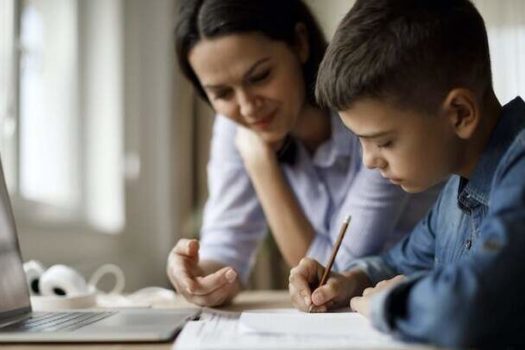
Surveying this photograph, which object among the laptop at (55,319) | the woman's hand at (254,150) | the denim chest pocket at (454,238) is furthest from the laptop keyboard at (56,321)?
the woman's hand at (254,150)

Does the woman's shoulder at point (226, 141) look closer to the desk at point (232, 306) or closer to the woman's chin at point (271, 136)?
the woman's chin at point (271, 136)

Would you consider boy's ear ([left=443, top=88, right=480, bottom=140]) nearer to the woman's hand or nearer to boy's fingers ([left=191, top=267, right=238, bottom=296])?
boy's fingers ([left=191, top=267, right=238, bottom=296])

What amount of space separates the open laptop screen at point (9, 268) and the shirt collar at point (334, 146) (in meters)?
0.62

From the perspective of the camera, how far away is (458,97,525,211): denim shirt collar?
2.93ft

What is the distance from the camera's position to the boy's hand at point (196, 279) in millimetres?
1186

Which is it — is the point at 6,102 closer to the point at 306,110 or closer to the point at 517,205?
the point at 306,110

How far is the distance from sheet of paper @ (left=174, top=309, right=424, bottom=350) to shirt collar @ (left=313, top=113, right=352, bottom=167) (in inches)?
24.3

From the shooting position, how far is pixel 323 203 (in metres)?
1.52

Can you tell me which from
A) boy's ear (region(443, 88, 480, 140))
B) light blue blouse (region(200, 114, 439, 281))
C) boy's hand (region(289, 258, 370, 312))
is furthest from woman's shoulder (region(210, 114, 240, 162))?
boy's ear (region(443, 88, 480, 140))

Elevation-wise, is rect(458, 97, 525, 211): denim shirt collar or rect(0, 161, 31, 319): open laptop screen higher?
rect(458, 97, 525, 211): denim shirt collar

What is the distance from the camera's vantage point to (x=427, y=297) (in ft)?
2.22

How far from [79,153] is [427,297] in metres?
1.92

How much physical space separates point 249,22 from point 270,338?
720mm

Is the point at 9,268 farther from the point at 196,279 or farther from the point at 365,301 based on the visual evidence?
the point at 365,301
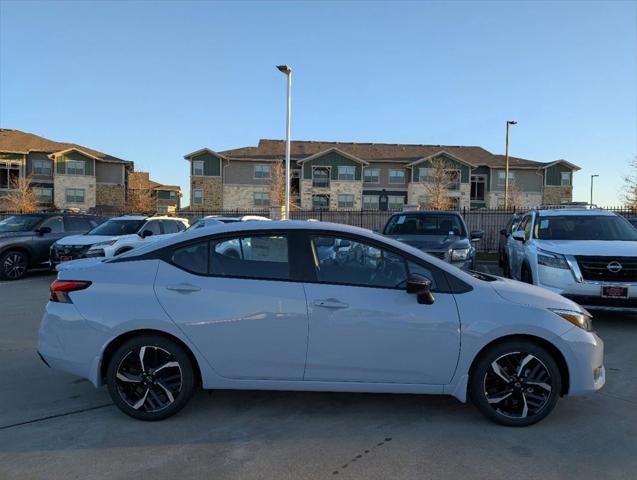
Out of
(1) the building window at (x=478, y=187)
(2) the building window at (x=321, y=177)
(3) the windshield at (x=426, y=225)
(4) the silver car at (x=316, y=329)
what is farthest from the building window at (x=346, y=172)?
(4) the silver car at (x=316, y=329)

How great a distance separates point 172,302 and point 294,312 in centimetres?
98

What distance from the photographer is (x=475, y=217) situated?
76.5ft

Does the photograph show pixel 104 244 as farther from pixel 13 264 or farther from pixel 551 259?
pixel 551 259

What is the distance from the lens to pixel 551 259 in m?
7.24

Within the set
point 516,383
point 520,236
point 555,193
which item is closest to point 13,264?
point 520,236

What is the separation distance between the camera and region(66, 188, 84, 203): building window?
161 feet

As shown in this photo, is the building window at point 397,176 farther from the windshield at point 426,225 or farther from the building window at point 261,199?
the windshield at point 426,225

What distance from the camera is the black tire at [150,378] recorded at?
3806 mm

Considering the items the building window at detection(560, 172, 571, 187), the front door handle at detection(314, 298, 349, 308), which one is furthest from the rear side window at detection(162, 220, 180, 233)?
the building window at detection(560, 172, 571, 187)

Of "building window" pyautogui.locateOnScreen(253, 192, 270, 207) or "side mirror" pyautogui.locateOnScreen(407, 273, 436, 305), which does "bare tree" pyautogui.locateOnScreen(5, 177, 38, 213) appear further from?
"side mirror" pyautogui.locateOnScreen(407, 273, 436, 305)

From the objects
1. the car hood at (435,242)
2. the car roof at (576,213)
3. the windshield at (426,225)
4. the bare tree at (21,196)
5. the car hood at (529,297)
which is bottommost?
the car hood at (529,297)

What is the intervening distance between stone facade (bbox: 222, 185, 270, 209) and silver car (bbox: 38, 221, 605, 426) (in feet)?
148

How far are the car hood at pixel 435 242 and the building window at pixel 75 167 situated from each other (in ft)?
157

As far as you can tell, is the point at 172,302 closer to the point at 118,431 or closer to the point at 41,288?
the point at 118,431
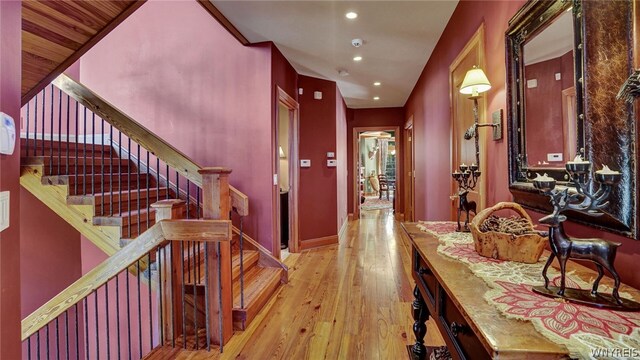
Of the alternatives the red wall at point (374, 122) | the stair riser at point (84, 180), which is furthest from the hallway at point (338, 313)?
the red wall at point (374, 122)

==

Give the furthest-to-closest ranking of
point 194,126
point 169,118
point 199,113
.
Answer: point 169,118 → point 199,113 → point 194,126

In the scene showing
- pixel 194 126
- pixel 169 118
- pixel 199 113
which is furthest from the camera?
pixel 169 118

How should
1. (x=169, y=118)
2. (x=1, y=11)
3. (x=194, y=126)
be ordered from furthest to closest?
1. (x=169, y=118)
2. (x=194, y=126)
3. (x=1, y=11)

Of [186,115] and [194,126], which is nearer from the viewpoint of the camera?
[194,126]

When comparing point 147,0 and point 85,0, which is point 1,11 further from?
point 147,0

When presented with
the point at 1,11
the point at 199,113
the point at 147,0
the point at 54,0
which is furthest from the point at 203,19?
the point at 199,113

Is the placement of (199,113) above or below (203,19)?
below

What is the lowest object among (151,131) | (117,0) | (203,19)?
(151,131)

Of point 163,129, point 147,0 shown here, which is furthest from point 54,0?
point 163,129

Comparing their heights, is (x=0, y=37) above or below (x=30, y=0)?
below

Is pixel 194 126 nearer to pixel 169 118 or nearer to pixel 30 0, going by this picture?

==

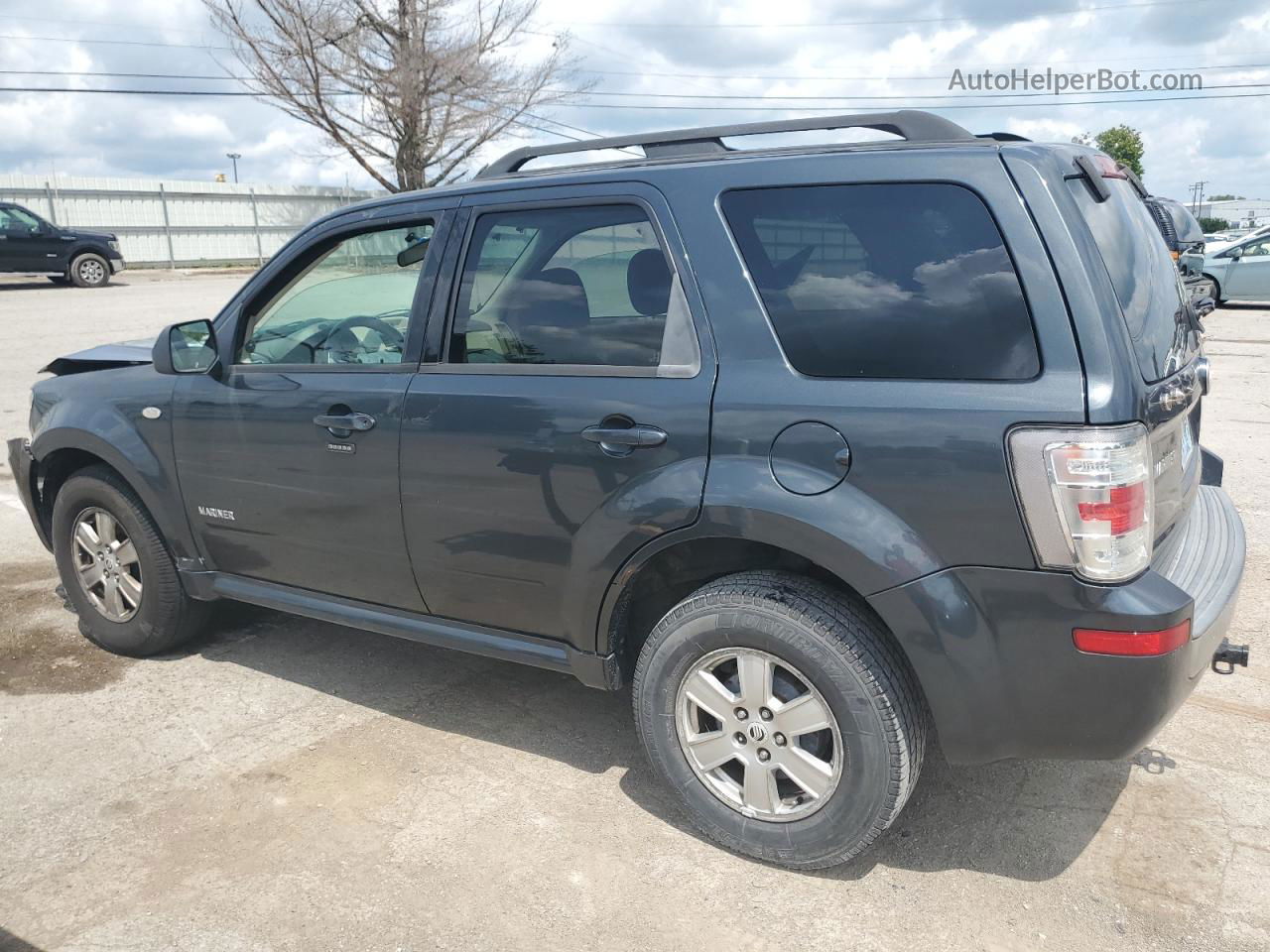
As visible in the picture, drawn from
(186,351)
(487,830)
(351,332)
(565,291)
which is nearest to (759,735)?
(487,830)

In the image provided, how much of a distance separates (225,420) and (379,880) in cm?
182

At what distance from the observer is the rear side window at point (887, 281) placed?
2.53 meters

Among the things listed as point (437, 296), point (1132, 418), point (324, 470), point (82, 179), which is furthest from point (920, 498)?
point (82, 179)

## GIVEN INSTRUCTION
List every line in the data above that contains the word "region".

## ANSWER FOR THIS EXERCISE
A) boy's ear (region(443, 88, 480, 140))
B) light blue blouse (region(200, 114, 439, 281))
C) boy's hand (region(289, 258, 370, 312))
is furthest from woman's shoulder (region(210, 114, 240, 162))?
boy's ear (region(443, 88, 480, 140))
What is the separation distance between the camera and region(66, 188, 84, 203): building window?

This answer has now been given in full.